- [SHORT TASK] Rewrite the part of the code review that starts with "This looks like" and ends with "for each caller?", putting "duplicate" in place of "copy".

Seems like this should have been part of vfio_get_device() since that's
where we set num_regions.

> +    /* check cache */
> +    if (vbasedev->regions[index] != NULL) {
> +        *info = g_malloc0(vbasedev->regions[index]->argsz);
> +        memcpy(*info, vbasedev->regions[index],
> +               vbasedev->regions[index]->argsz);
> +        return 0;
> +    }

Why are we calling vfio_get_region_info() enough that we need a cache?
This looks like an optimization for something that doesn't exist yet.
And if we have a cache, why aren't callers using it directly rather
than creating a copy for each caller?

>  
>      *info = g_malloc0(argsz);
>  
> @@ -2389,19 +2420,28 @@ int vfio_get_region_info(VFIODevice *vbasedev, int 
> index,
>  retry:
>      (*info)->argsz = argsz;
>  
> -    if (ioctl(vbasedev->fd, VFIO_DEVICE_GET_REGION_INFO, *info)) {
> +    ret = VDEV_GET_REGION_INFO(vbasedev, *info, &fd);
> +    if (ret != 0) {
>          g_free(*info);
>          *info = NULL;
> -        return -errno;
> +        return ret;
>      }
>  
>      if ((*info)->argsz > argsz) {
>          argsz = (*info)->argsz;
>          *info = g_realloc(*info, argsz);
> +        if (fd != -1) {
> +            close(fd);
> +            fd = -1;
> +        }

Use of fd here is hard to review, it's clearly for some future use case.

>  
>          goto retry;
>      }
>  
> +    /* fill cache */
> +    vbasedev->regions[index] = g_malloc0(argsz);
> +    memcpy(vbasedev->regions[index], *info, argsz);
> +
>      return 0;
>  }
>  
> @@ -2554,6 +2594,95 @@ int vfio_eeh_as_op(AddressSpace *as, uint32_t op)
>   * Traditional ioctl() based io_ops
>   */
>  
> +static int vfio_io_get_info(VFIODevice *vbasedev, struct vfio_device_info 
> *info)
> +{
> +    int ret;
> +
> +    ret = ioctl(vbasedev->fd, VFIO_DEVICE_GET_INFO, info);
> +    if (ret < 0) {
> +        ret = -errno;
> +    }
> +
> +    return ret;
> +}
> +
> +static int vfio_io_get_region_info(VFIODevice *vbasedev,
> +                                   struct vfio_region_info *info,
> +                                   int *fd)

- [DATASET]
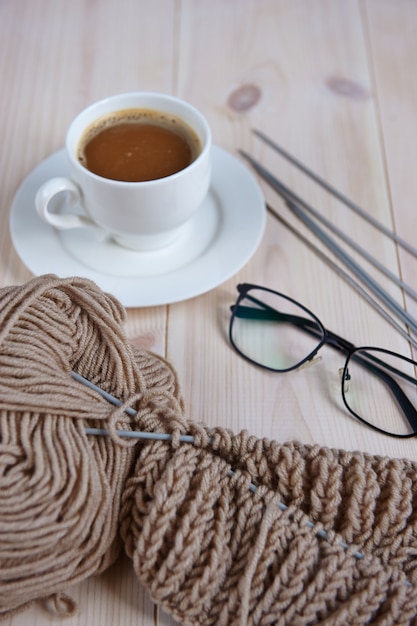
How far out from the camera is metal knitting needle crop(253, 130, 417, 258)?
2.54 ft

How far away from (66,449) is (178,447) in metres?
0.09

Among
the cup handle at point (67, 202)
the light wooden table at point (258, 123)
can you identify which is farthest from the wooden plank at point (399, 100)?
the cup handle at point (67, 202)

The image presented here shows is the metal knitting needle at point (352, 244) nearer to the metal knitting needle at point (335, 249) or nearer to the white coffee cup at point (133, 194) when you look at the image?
the metal knitting needle at point (335, 249)

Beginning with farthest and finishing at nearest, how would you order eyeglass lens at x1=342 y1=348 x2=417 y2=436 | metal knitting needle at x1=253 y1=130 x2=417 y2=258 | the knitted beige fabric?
metal knitting needle at x1=253 y1=130 x2=417 y2=258, eyeglass lens at x1=342 y1=348 x2=417 y2=436, the knitted beige fabric

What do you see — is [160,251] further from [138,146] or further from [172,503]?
[172,503]

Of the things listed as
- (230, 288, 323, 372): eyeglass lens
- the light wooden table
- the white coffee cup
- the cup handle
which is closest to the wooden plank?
the light wooden table

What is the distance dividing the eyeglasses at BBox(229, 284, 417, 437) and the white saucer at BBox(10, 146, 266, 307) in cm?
5

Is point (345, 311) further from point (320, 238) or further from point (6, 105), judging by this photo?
point (6, 105)

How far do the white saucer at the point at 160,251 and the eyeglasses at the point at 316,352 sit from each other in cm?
5

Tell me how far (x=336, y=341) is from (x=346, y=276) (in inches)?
3.8

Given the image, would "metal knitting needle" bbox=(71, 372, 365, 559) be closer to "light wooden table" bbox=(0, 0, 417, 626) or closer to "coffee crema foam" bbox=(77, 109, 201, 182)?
"light wooden table" bbox=(0, 0, 417, 626)

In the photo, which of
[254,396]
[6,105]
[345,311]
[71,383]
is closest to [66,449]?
[71,383]

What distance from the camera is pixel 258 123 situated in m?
0.91

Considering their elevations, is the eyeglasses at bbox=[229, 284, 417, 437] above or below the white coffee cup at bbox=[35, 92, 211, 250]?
below
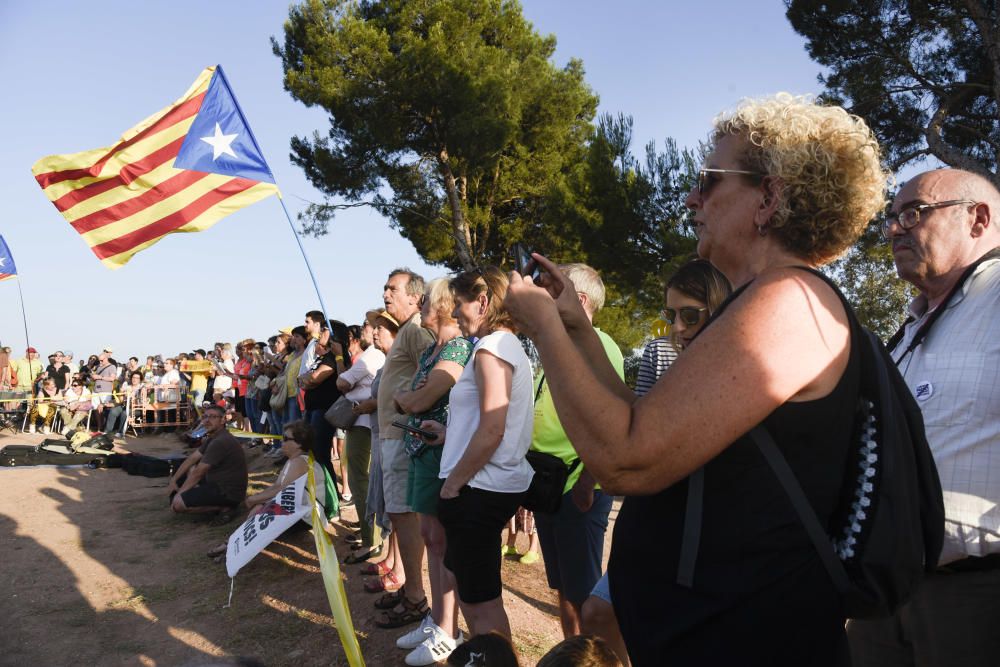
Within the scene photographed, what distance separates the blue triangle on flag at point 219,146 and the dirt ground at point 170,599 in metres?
3.20

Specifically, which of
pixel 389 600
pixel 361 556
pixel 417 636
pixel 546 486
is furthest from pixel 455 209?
pixel 546 486

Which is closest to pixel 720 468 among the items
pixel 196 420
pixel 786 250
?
pixel 786 250

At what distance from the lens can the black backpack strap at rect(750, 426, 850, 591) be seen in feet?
3.57

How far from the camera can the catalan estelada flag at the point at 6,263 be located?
524 inches

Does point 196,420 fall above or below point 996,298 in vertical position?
below

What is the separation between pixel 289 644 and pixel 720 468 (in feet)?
12.3

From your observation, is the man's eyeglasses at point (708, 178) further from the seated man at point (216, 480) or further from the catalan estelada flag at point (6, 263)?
the catalan estelada flag at point (6, 263)

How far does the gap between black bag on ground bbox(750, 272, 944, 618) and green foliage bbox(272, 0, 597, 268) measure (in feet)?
53.0

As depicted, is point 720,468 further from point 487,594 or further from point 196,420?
point 196,420

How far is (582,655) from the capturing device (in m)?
1.86

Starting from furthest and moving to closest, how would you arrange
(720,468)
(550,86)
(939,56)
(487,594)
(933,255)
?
(550,86), (939,56), (487,594), (933,255), (720,468)

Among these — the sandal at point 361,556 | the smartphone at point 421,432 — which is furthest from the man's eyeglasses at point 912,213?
the sandal at point 361,556

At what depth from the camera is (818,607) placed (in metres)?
1.12

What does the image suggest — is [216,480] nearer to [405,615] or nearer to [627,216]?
[405,615]
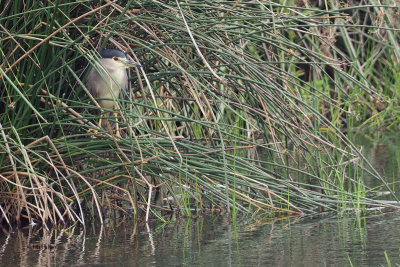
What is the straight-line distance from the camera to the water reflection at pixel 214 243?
3559mm

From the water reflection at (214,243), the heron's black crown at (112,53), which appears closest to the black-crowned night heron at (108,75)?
the heron's black crown at (112,53)

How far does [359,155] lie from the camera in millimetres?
4840

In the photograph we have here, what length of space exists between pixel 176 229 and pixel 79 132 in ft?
2.63

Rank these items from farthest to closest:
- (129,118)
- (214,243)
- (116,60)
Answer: (116,60) → (129,118) → (214,243)

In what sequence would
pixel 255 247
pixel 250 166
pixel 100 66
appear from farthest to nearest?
pixel 250 166, pixel 100 66, pixel 255 247

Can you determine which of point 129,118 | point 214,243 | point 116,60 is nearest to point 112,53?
point 116,60

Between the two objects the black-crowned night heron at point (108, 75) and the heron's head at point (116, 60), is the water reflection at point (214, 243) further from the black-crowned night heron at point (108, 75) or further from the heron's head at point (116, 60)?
the heron's head at point (116, 60)

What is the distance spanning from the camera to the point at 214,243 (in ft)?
12.9

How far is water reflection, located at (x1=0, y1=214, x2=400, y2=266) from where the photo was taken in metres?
3.56

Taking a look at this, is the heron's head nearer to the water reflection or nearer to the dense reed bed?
the dense reed bed

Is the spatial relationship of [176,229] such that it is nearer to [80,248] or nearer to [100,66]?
[80,248]

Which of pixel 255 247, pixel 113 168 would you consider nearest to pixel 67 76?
pixel 113 168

- [ANSWER TO THIS PROBLEM]
This looks like an optimization for something that doesn't exist yet.
And if we have a cache, why aren't callers using it directly rather
than creating a duplicate for each caller?